You might think Europe’s highest paid banker would be a different story, given the financial services sector’s penchant for eye-watering bonuses, but again, no. UBS CEO Sergio Ermotti took home a paltry €14.7 million ($15.9 million) for the 2023 financial year, although admittedly it was for only nine months’ work. 

In fact, the highest paid European CEO that Fortune could confirm in media reports was Stellantis boss Carlos Tavares, who had a compensation package worth €36.5 million ($39.4 million) in 2023, including deferred items, as reported in Le Monde.

That puts him at least $10 million behind fellow the likes of boxer Tyson Fury ($50 million) and Liverpool FC’s Mo Salah ($53 million). 

Why do we care?

There’s an intensifying debate happening on this side of the Atlantic about what CEOs should be paid.

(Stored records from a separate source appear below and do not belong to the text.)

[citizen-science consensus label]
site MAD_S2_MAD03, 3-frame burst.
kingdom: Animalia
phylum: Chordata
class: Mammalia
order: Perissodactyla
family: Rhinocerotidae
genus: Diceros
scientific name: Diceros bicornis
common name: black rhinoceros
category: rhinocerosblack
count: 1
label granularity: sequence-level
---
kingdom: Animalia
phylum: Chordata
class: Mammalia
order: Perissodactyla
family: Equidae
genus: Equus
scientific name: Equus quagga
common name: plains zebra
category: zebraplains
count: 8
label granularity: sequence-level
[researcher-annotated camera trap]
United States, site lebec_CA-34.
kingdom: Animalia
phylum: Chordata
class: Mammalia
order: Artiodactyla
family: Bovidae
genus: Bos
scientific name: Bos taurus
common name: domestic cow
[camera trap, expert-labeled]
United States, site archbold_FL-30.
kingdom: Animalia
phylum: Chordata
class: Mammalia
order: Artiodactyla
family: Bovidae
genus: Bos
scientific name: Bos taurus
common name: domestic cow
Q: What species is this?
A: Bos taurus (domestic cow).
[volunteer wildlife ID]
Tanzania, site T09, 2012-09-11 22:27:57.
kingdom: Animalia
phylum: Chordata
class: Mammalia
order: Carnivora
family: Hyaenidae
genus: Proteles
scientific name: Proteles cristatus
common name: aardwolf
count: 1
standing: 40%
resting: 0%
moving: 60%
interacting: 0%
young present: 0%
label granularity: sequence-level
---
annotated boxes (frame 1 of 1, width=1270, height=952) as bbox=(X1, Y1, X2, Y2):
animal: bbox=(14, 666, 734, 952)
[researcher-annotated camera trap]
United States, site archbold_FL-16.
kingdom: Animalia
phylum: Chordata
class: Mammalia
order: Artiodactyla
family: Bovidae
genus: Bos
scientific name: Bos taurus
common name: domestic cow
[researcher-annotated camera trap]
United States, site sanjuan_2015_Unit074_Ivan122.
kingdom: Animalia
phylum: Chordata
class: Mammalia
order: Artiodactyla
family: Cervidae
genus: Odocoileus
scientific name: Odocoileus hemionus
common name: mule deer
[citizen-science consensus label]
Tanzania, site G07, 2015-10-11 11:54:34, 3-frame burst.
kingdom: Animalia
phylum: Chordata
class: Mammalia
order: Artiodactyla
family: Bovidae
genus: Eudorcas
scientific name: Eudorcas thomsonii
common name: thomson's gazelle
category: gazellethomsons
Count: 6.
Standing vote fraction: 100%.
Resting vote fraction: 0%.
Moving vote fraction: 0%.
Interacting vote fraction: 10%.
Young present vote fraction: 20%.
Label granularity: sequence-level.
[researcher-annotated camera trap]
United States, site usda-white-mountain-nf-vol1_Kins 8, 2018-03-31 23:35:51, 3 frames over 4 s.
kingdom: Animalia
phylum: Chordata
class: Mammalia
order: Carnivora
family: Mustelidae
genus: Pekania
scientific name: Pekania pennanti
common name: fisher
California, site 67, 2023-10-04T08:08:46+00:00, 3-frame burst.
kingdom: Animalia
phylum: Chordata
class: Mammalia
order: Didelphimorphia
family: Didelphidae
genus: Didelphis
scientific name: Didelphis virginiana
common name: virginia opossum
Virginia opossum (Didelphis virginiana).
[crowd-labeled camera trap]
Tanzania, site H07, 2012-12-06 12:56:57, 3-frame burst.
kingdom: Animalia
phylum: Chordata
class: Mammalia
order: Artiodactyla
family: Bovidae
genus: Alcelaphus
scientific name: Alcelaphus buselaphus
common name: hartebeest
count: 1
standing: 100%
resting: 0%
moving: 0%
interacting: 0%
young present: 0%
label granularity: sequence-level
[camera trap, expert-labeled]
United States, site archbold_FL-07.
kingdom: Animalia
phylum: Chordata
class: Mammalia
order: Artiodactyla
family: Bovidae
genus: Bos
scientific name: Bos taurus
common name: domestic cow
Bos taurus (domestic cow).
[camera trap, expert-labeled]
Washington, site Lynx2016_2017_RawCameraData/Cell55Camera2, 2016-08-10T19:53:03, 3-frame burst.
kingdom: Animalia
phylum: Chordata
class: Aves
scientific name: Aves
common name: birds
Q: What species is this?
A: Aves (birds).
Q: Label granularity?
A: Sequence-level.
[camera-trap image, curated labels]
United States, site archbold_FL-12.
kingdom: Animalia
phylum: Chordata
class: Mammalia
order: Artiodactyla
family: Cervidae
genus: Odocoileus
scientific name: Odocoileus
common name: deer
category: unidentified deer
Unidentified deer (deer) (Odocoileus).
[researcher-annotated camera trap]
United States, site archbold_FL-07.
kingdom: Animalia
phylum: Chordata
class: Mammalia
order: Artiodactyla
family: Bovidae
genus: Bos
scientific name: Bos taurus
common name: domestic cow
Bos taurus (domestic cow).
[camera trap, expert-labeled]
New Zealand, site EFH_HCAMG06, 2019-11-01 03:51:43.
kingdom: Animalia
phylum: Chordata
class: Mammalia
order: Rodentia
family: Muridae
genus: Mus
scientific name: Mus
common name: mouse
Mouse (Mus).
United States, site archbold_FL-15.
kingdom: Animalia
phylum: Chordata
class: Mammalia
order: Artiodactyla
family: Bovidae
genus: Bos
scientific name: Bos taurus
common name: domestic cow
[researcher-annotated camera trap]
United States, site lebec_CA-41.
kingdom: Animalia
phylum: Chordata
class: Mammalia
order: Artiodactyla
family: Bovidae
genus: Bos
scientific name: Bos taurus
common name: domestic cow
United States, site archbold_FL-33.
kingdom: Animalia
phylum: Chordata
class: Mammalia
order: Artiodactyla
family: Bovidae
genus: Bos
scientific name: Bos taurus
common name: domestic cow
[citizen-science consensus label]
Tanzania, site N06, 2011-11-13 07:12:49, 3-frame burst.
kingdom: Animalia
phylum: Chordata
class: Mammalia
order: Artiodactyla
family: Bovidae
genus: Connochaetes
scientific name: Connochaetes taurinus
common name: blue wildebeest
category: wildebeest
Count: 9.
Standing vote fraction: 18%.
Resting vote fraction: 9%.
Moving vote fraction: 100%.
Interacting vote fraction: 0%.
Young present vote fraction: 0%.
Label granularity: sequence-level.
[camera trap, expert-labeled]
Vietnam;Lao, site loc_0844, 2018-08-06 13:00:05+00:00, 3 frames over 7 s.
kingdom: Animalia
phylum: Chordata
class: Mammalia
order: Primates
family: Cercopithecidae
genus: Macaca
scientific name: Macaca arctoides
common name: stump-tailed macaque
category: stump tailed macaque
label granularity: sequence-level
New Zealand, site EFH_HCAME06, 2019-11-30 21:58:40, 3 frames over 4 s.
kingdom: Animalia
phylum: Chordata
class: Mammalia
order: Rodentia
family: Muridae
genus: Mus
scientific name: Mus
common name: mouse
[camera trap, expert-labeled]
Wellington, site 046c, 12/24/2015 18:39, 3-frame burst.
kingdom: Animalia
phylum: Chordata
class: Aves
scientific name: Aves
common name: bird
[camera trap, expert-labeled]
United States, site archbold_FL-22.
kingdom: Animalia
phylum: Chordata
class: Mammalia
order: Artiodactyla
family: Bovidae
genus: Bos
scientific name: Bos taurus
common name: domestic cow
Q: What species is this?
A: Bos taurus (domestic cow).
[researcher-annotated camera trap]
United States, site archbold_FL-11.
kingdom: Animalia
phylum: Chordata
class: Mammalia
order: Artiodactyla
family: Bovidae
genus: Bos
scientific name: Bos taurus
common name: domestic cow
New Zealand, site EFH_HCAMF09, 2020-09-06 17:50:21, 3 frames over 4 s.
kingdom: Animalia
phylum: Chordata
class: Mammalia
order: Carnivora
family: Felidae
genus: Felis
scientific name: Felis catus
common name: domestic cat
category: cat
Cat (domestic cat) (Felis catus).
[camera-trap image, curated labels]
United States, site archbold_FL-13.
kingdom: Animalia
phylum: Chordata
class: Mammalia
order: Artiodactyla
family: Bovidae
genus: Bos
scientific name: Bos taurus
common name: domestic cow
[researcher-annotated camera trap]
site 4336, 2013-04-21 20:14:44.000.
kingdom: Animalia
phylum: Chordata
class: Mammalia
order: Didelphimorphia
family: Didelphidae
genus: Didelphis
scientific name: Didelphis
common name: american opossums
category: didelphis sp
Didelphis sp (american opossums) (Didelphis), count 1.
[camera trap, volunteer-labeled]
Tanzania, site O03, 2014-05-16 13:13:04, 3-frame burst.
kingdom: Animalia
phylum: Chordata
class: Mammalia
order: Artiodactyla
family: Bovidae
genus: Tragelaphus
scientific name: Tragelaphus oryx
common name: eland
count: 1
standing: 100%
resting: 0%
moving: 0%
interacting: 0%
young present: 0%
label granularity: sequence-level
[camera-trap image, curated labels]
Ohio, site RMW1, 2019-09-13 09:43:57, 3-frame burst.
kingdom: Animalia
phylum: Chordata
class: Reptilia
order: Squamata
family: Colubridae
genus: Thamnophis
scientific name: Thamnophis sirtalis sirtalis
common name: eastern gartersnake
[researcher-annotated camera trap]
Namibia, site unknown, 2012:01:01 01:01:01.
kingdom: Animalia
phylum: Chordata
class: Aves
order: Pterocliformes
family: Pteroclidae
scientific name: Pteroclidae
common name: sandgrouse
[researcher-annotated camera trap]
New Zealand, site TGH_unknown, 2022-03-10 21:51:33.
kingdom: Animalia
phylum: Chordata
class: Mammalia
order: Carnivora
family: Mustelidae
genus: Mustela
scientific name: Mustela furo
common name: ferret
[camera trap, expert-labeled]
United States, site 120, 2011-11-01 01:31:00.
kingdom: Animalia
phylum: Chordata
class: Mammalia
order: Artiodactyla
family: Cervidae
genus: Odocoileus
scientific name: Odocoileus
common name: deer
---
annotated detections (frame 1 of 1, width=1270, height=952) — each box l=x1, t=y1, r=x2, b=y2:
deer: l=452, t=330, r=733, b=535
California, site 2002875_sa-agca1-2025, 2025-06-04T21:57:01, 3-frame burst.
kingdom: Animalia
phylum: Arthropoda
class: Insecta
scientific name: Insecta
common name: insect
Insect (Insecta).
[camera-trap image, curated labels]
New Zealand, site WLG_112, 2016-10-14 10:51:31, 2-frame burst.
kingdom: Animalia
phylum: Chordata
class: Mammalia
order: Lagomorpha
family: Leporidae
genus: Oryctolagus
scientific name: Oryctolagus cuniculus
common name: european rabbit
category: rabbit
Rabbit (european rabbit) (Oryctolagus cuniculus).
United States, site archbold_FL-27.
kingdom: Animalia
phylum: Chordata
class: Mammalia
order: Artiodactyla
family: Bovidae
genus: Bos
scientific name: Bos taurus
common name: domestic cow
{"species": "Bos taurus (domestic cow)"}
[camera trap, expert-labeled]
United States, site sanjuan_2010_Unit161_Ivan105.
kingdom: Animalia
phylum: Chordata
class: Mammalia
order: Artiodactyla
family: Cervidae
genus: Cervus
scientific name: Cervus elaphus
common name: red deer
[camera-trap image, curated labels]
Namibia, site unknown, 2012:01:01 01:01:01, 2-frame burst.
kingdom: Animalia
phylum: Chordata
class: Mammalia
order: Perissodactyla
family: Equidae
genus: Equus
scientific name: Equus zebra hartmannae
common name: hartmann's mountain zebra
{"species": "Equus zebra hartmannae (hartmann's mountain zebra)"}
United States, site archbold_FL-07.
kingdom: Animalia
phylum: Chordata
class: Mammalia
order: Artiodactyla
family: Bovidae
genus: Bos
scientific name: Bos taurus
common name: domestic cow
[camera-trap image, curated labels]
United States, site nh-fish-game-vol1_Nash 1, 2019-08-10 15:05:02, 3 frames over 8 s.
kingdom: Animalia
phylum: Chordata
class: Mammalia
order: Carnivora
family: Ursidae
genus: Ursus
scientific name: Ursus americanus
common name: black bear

A major investor in AstraZeneca recently saw off criticism from shareholder groups over Soriot’s remuneration package, calling him “massively underpaid”.

The head of the London Stock Exchange also suggested that having lower pay than equivalent American companies meant U.K. firms had “hamstrung” themselves in the competition for top talent. 

The comparison between CEO and sports star pay won’t be lost on Michael O’Leary, the outspoken boss of no-frills airline Ryanair. 

O’Leary, who was recently reported to be close to earning a €100 million ($108 million) bonus—enough to have gotten a top 10 finish among the world’s highest paid athletes—has repeatedly drawn a parallel between what CEOs and sports stars are paid. 

If French soccer player Kylian Mbappé can make “$130 million to go play football for f—ing Real Madrid, then I think my contract is very good value for Ryanair shareholders,” he told the Wall Street Journal in March.

There are a few differences of course. You can see the value an athlete brings more easily than a CEO, for a start. And footballers and golfers aren’t simultaneously deciding salaries for the attendants, cleaners and admin staff at the stadiums where they ply their craft.

Is it just Europe?

The sports-star-beats-CEO pay narrative doesn’t apply everywhere—specifically not in the United States, where compensation for corporate leaders is much higher than in Europe.

According to U.S. trade union federation AFL-CIO, which tracks CEO pay across the country, the top paid American CEO in the 2022 financial year was Stephen Schwarzmnn at Blackstone, who took home $253 million—behind Ronaldo, but ahead of the second highest-earning athlete, golfer John Rahm (on $218 million).

The same can be said of Alphabet’s Sundar Pichai, who was the second highest paid CEO in the United States, with $225 million. 

In total, AFL-CIO found that no fewer than 40 U.S. CEOs exceeded the $45 million total compensation mark, putting them very much in the same league as the world’s top 50 athletes. 

Whether any of this will sway investors and proxy advisers nervous about awarding lucrative pay packages to executives, the takings of leading athletes certainly puts the sums into context.